Thursday afternoon, more than 20 members of the divestment campaign gathered at the Torchbearer to march to Chief Financial Officer Charles Peccolo's office in Andy Holt Tower.

Together, they presented their response to the rejection letter the group received in December.

In addition, the group carried a banner emblazoned with "Fossil Free UT," covered with signatures. Upon arrival, campaign members hosted a "study-in" in the office's lobby.

David Hayes, a junior in supply chain management, introduced the action to Tammie Cole, Peccolo's assistant, saying the group was not there to do anything "crazy."

However, Cole announced that Peccolo was out of town until Wednesday. Yet, the students still delivered their letter and banner with Cole's promise to pass it along, even scanning it within minutes to send to Peccolo.

The group then began their "study-in," similar to a "sit-in," where they scattered throughout the office's lobby to study quietly and occupy the area, much to the confusion of administrators walking in and out.

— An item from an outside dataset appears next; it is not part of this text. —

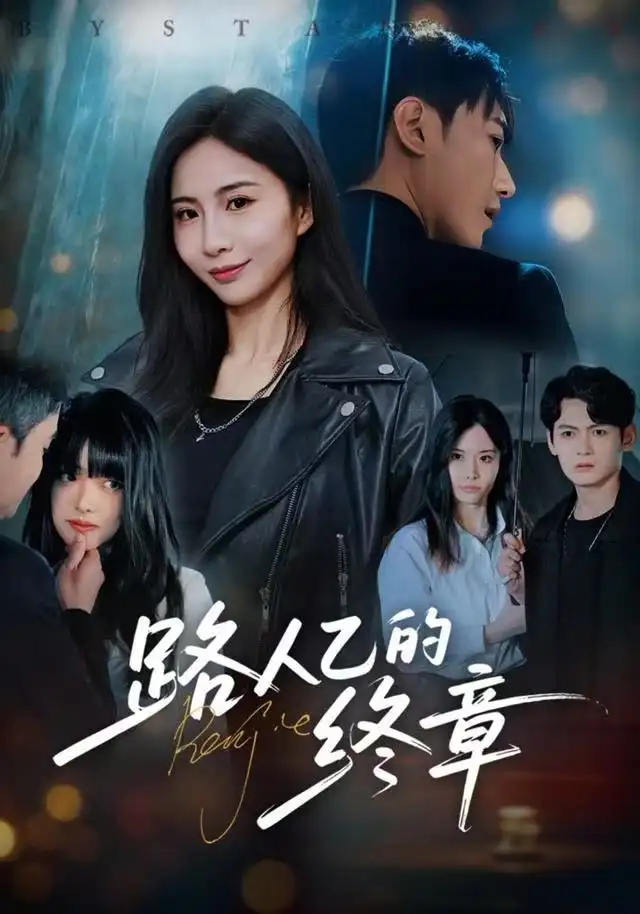 41932-路人乙的终章（63集）韩子浩＆王秀秀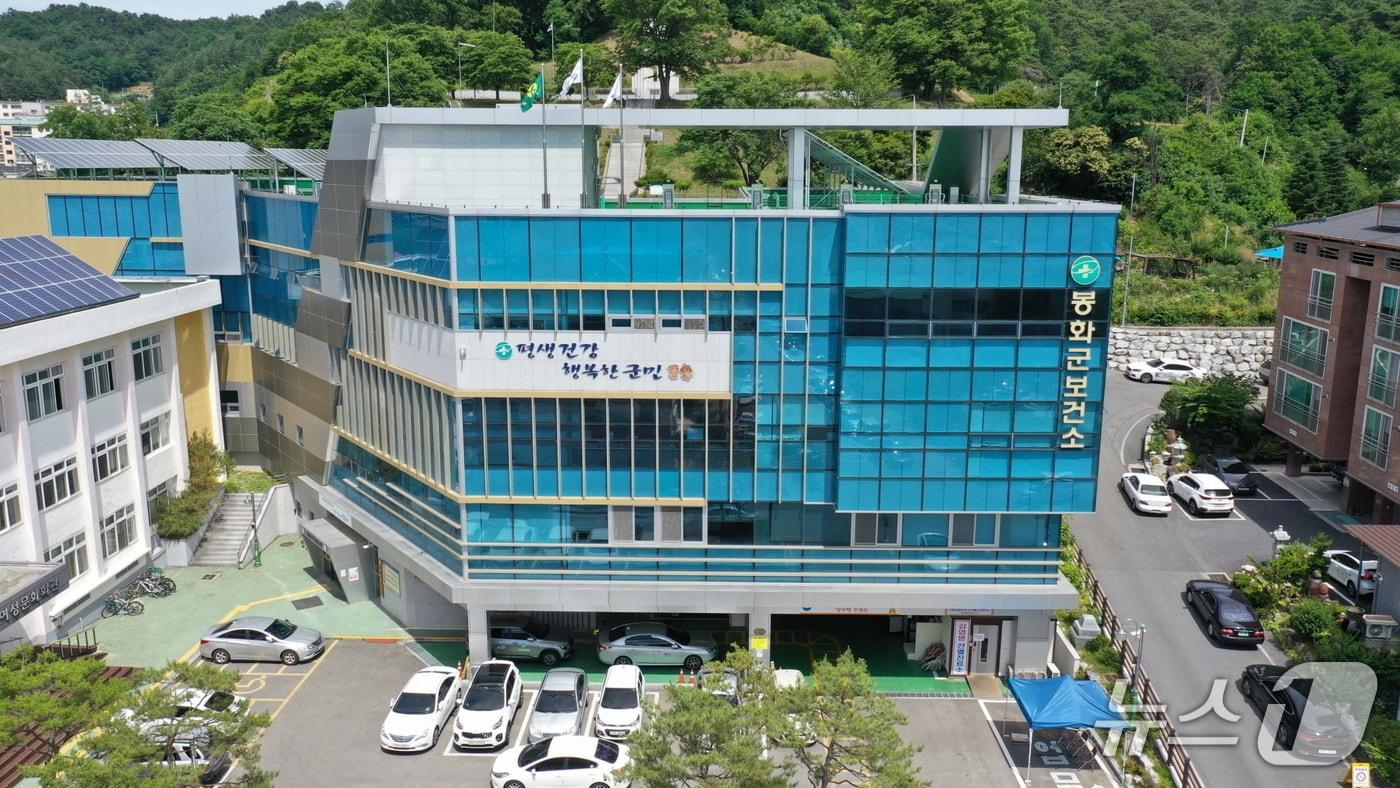 봉화군 보건소 전경(봉화군 제공. 재판매 및 DB금지)2025.7.28/뉴스1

Through a hand-out given to participants to assist in talking points with members of the administration, Hayes explained the demonstration was meant to peacefully "protest the Office of the Treasurer and Investment Advisory Committee's decision to reject divestment."

"The dangers of fossil fuels are not debatable!" the hand-out read. "UT needs to become a true leader in sustainability and divest!"

Undeterred by Peccolo's absence, Jake Rainey, a senior in journalism and electronic media, said he believes the action remained powerful nonetheless. Giving of the letter to Peccolo, he said, is a more ceremonial element of the protest than a critical component of their mission.

"Honestly, it's not what the letter says but what the action behind the letter means," Rainey said. "He's still going to get the message, and he's going to know that this was a really full lobby of students ready and who want divestment to happen. Despite that he wasn't here, it was a great achievement."

Live tweeting the action using the campaign's @DivestUT Twitter account, Christina Gore, a freshman in environmental studies, used the event to connect with other schools and divestment groups, so "they can maybe do the same thing." She even received a tweet from Jamie Henn, co-founder of, who organizes similar worldwide events.

Collectively sporting orange patches, the campaign visually united with other activists working for divestment. The banner they presented held approximately 40 signatures, many of whom represented persons unable attend the event. Ana Reboredo, a senior in ecology and evolutionary biology, said she believes these signatures speak "for the people who aren't able to be here right now."

Jesse Farber-Eger, a freshman in sociology, arrived after the initial presentation to support the campaign.

"I came to show my support. It's about our future and the grander scheme," Farber-Eger said. "It's the future of our planet. Anything that we can do adds up, so I think it's worth it."

A testament to the dedication of members of the campaign locally and internationally, Rainey said he hopes the protest will spur even further activism.

"It proves that there are a lot of students that are willing to do something," Rainey said. "Nowadays, you find that people aren't really putting any conviction behind their actions.

"You've seen a huge lull in protests throughout the country especially here in the Southeast, so this is how serious we are about this movement. It is the new movement of the time. We're serious about it here and all across the country."